**Given data**
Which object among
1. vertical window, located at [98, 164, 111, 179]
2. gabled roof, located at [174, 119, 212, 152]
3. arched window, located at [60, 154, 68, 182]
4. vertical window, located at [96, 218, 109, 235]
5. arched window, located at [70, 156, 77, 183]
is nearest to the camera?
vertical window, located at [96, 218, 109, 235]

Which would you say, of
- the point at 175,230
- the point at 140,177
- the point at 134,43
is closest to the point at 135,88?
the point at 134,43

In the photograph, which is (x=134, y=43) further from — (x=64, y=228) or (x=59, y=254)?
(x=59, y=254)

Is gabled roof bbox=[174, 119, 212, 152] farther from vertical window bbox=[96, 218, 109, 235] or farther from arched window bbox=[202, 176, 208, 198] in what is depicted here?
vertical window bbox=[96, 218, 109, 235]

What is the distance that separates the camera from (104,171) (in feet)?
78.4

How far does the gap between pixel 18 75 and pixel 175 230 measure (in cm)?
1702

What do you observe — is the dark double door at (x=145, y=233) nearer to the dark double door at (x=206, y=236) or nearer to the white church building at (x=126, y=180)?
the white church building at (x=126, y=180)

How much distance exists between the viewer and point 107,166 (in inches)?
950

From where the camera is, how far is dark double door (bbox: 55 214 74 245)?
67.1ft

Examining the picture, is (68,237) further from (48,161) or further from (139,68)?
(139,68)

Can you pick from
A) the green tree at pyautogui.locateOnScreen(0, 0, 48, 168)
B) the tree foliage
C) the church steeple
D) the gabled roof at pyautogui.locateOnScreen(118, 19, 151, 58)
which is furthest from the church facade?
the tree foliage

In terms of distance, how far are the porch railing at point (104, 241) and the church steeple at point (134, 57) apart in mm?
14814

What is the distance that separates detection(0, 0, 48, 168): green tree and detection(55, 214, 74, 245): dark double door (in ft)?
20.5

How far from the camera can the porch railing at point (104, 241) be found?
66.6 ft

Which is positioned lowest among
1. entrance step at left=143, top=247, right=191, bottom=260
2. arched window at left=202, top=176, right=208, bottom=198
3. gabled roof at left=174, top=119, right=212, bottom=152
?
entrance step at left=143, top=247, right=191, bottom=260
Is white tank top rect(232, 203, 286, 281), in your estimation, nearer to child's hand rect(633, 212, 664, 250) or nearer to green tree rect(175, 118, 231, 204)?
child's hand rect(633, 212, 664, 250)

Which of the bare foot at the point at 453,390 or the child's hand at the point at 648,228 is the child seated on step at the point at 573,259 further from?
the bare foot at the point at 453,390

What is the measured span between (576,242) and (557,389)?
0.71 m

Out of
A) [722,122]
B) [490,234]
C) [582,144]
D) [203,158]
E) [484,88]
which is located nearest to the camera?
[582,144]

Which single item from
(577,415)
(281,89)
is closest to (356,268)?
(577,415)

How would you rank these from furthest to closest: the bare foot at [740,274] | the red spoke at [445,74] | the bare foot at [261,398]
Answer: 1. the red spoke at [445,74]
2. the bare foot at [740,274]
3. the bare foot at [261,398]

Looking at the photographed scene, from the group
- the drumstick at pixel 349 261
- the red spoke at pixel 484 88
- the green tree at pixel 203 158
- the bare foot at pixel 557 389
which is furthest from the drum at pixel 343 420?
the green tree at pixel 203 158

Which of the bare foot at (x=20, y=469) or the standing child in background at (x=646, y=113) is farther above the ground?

* * *

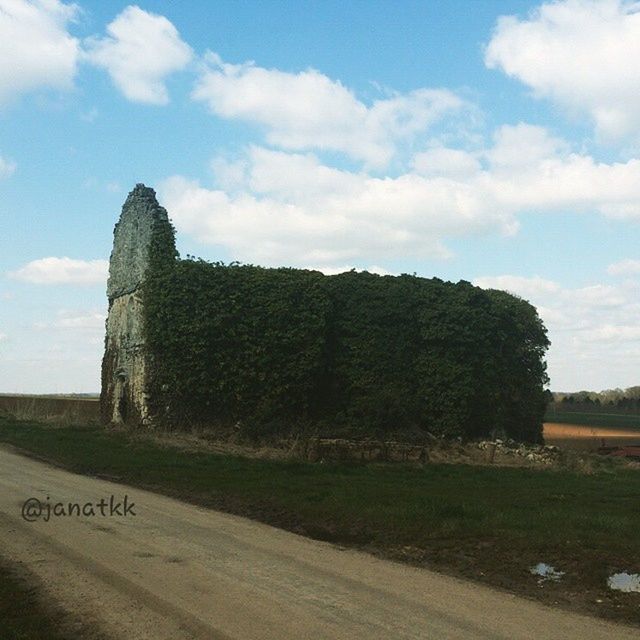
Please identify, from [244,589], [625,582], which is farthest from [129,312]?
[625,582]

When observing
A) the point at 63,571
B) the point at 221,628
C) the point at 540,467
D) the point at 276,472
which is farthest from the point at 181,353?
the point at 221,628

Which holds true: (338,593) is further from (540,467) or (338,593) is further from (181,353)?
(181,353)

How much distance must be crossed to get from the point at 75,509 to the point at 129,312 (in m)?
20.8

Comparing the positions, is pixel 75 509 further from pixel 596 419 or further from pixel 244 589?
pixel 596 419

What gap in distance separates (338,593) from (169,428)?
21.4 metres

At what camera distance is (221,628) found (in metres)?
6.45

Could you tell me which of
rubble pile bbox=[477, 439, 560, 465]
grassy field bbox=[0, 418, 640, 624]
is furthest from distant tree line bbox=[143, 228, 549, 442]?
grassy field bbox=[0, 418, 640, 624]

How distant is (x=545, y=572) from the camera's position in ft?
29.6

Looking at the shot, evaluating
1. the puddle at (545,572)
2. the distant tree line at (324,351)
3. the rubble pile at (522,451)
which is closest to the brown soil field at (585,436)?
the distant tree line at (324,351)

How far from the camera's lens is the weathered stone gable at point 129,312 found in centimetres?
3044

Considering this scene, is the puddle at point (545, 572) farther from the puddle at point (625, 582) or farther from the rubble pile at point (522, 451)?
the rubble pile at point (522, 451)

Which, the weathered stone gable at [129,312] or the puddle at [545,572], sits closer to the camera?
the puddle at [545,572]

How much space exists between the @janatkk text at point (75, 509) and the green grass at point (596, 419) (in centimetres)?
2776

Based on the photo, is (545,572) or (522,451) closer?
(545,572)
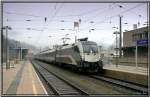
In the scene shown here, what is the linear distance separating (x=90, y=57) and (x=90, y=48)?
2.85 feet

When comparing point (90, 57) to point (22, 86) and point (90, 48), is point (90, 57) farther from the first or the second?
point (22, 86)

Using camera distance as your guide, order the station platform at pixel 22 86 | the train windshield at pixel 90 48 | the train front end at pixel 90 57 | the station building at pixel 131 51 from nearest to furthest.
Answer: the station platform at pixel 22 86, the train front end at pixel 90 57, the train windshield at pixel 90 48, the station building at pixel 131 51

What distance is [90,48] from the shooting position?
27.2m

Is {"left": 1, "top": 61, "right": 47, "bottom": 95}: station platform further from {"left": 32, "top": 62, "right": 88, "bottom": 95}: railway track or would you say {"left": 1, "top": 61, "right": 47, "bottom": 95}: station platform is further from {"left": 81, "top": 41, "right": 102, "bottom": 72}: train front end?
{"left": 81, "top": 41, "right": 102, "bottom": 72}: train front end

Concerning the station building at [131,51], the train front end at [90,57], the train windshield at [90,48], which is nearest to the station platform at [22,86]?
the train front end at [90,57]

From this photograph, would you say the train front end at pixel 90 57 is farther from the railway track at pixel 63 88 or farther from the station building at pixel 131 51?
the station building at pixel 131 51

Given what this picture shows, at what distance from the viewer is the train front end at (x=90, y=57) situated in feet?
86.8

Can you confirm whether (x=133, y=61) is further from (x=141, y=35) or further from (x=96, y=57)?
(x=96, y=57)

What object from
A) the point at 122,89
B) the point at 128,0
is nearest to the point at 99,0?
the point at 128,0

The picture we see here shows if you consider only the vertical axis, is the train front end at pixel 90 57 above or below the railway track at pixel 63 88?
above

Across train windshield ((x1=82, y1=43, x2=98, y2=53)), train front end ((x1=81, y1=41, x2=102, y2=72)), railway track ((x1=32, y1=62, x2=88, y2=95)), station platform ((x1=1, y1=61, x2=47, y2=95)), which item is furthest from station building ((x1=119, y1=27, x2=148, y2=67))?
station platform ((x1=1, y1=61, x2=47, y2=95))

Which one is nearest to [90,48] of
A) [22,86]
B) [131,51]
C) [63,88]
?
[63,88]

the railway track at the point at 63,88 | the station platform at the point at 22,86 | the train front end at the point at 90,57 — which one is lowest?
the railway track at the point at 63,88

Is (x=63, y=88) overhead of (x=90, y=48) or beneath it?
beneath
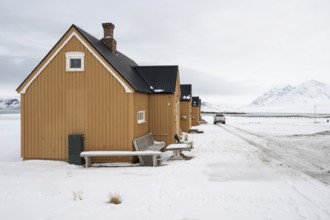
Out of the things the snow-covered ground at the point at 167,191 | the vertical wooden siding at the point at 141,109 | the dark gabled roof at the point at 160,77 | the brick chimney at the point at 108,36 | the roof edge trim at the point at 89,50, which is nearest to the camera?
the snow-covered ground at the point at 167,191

**Problem description**
Which lines in the records above contain the word "your"? Report each of them in full.

**Solution for this task**
Is white tank top rect(232, 203, 286, 281), in your estimation, nearer to child's hand rect(633, 212, 664, 250) or nearer to green tree rect(175, 118, 231, 204)?
Using camera distance as your guide, order the station platform at pixel 22 86 | the train windshield at pixel 90 48 | the train front end at pixel 90 57 | the station building at pixel 131 51 from nearest to furthest.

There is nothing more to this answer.